Pour mettre à disposition à titre gratuit du personnel, il est désormais obligatoire de conclure une convention entre l’entreprise prêteuse et l’entreprise utilisatrice.

Définition du prêt de main d’œuvre non lucratif

Une opération de prêt de main-d’œuvre ne poursuit pas de but lucratif lorsque l’entreprise prêteuse ne facture à l’entreprise utilisatrice, pendant la mise à disposition, que les salaires versés au salarié, les charges sociales afférentes et les frais professionnels remboursés à l’intéressé au titre de la mise à disposition.

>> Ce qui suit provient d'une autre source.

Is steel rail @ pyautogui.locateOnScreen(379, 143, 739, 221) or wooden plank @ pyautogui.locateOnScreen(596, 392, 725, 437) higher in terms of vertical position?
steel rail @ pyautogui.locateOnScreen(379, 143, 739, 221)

Mise en place du prêt de main d’œuvre non lucratif

Le prêt de main-d’œuvre à but non lucratif conclu entre entreprises requiert :
– la consultation préalable du comité d’entreprise ou, à défaut, des délégués du personnel de l’entreprise prêteuse. Le CE ou, à défaut, les DP sont consultés préalablement à la mise en œuvre d’un prêt de main-d’œuvre et sont ensuite informés des différentes conventions signées. Le CHSCT de l’entreprise prêteuse est informé lorsque le poste occupé dans l’entreprise utilisatrice par le salarié mis à disposition figure sur la liste de ceux présentant des risques particuliers pour la santé ou la sécurité des salariés mentionnée à l’article L. 4154-2 du code du travail ;
– la consultation du CE et du CHSCT, ou à défaut des DP de l’entreprise utilisatrice. Ils sont informés et consultés préalablement à l’accueil de salariés mis à la disposition ;
– l’accord du salarié concerné. Un salarié ne peut être sanctionné, licencié ou faire l’objet d’une mesure discriminatoire pour avoir refusé une proposition de mise à disposition ;
– une convention de mise à disposition entre l’entreprise prêteuse et l’entreprise utilisatrice qui en définit la durée et mentionne l’identité et la qualification du salarié concerné, ainsi que le mode de détermination des salaires, des charges sociales et des frais professionnels qui seront facturés à l’entreprise utilisatrice par l’entreprise prêteuse ;
– un avenant au contrat de travail, signé par le salarié, précisant le travail confié dans l’entreprise utilisatrice, les horaires et le lieu d’exécution du travail, ainsi que les caractéristiques particulières du poste de travail.

Statut du salarié

Pendant la mise à disposition
Pendant la mise à disposition, le salarié concerné :
– a accès aux installations et moyens de transport collectifs dont bénéficient les salariés de l’entreprise utilisatrice,
continue à bénéficier de la protection qu’il détient d’un éventuel mandat représentatif.
– conserve le contrat de travail qui le lie à l’entreprise prêteuse. Ce contrat n’est ni rompu, ni suspendu. Le salarié continue d’appartenir au personnel de l’entreprise prêteuse ; il conserve le bénéfice de l’ensemble des dispositions conventionnelles dont il aurait bénéficié s’il avait exécuté son travail dans l’entreprise prêteuse.
peut être soumis à une période probatoire au cours de laquelle il peut être mis fin au prêt de main d’œuvre à la demande de l’une des parties. Cette période probatoire est obligatoire lorsque le prêt de main-d’œuvre entraîne la modification d’un élément essentiel du contrat de travail. La cessation du prêt de main-d’œuvre à l’initiative de l’une des parties avant la fin de la période probatoire ne peut, sauf faute grave du salarié, constituer un motif de sanction ou de licenciement.

Au terme de la mise à disposition
À l’issue de sa mise à disposition, le salarié retrouve son poste de travail dans l’entreprise prêteuse sans que l’évolution de sa carrière ou de sa rémunération ne soit affectée par la période de prêt.